A ball of mass 10 kg moving with a velocity $$10\sqrt{3}$$ m s$$^{-1}$$ along the $$x$$-axis, hits another ball of mass 20 kg which is at rest. After the collision, the first ball comes to rest while the second ball disintegrates into two equal pieces. One piece starts moving along $$y$$-axis with a speed of 10 m s$$^{-1}$$. The second piece starts moving at an angle of 30° with respect to the $$x$$-axis. The velocity of the ball moving at 30° with $$x$$-axis is $$x$$ m s$$^{-1}$$.The configuration of pieces after the collision is shown in the figure below. The value of $$x$$ to the nearest integer is ________.

A ball of mass $$10 \text{ kg}$$ moving at $$10\sqrt{3} \text{ m/s}$$ along the $$x$$-axis hits a $$20 \text{ kg}$$ ball at rest. After the collision, the first ball stops and the second ball breaks into two equal pieces of $$10 \text{ kg}$$ each.

By conservation of momentum, the total momentum before collision is $$10 \times 10\sqrt{3} = 100\sqrt{3} \text{ kg m/s}$$ along the $$x$$-axis, and zero along the $$y$$-axis.

One piece moves along the $$y$$-axis at $$10 \text{ m/s}$$, so its momentum is $$10 \times 10 = 100 \text{ kg m/s}$$ along $$y$$ and $$0$$ along $$x$$. Let the second piece move at speed $$v$$ at $$30°$$ with the $$x$$-axis.
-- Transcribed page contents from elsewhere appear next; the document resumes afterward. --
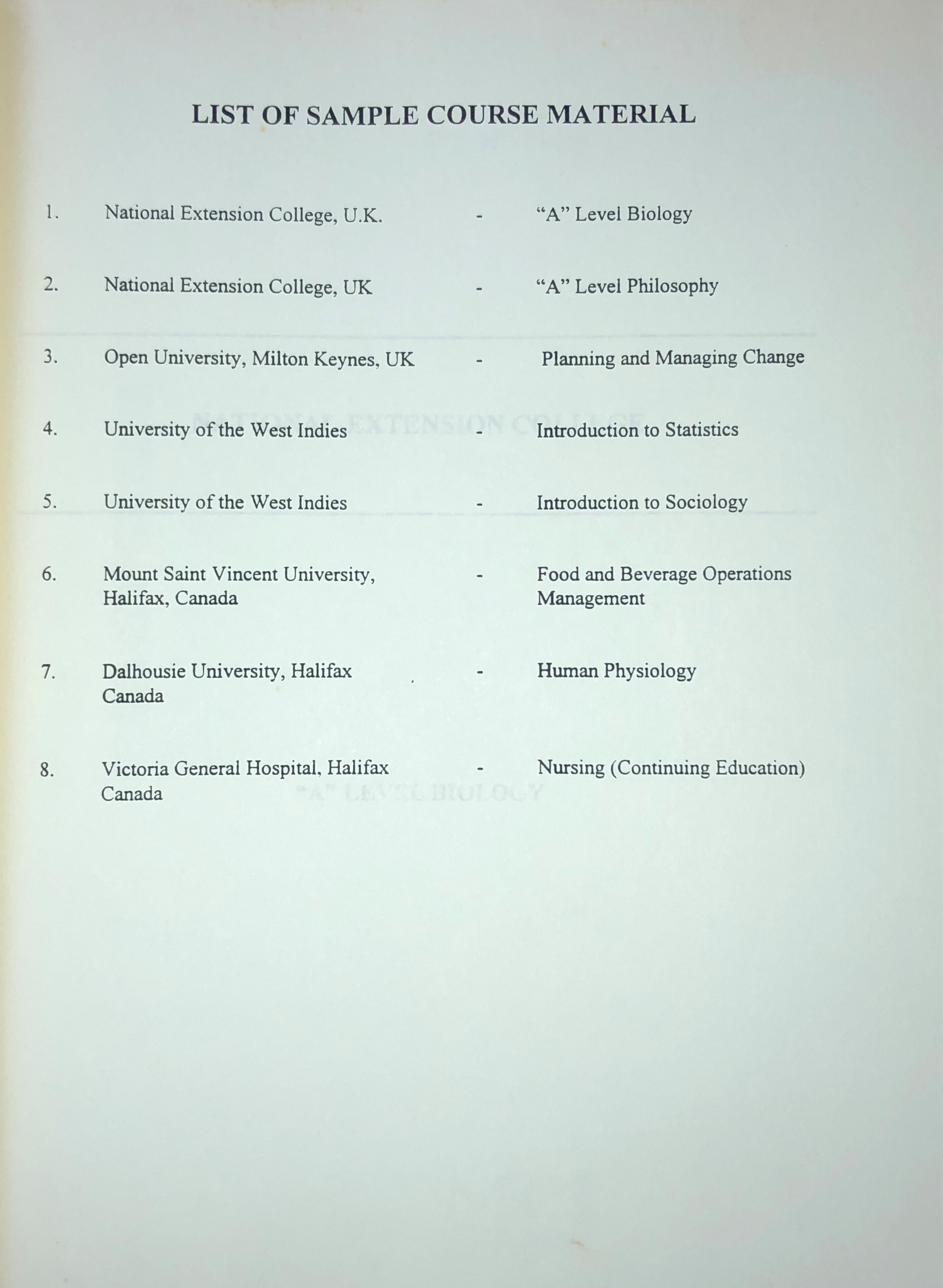 LIST OF SAMPLE COURSE MATERIAL

1. National Extension College, U.K. - "A" Level Biology

2. National Extension College, UK - "A" Level Philosophy

3. Open University, Milton Keynes, UK - Planning and Managing Change

4. University of the West Indies - Introduction to Statistics

5. University of the West Indies - Introduction to Sociology

6. Mount Saint Vincent University, Halifax, Canada - Food and Beverage Operations Management

7. Dalhousie University, Halifax Canada - Human Physiology

8. Victoria General Hospital, Halifax Canada - Nursing (Continuing Education)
Its momentum components are $$10v\cos 30°$$ along $$x$$ and $$10v\sin 30°$$ along $$y$$.

Applying conservation of momentum along the $$x$$-axis: $$10v\cos 30° = 100\sqrt{3}$$, so $$10v \times \dfrac{\sqrt{3}}{2} = 100\sqrt{3}$$, giving $$v = 20 \text{ m/s}$$.

We can verify with the $$y$$-component: the first piece has $$+100 \text{ kg m/s}$$ along $$y$$, and the second piece must have $$-100 \text{ kg m/s}$$ along $$y$$ (since total $$y$$-momentum is zero). Indeed, $$10 \times 20 \times \sin 30° = 100$$, and this piece moves at $$30°$$ below the $$x$$-axis, confirming the balance.

The answer is $$\boxed{20}$$.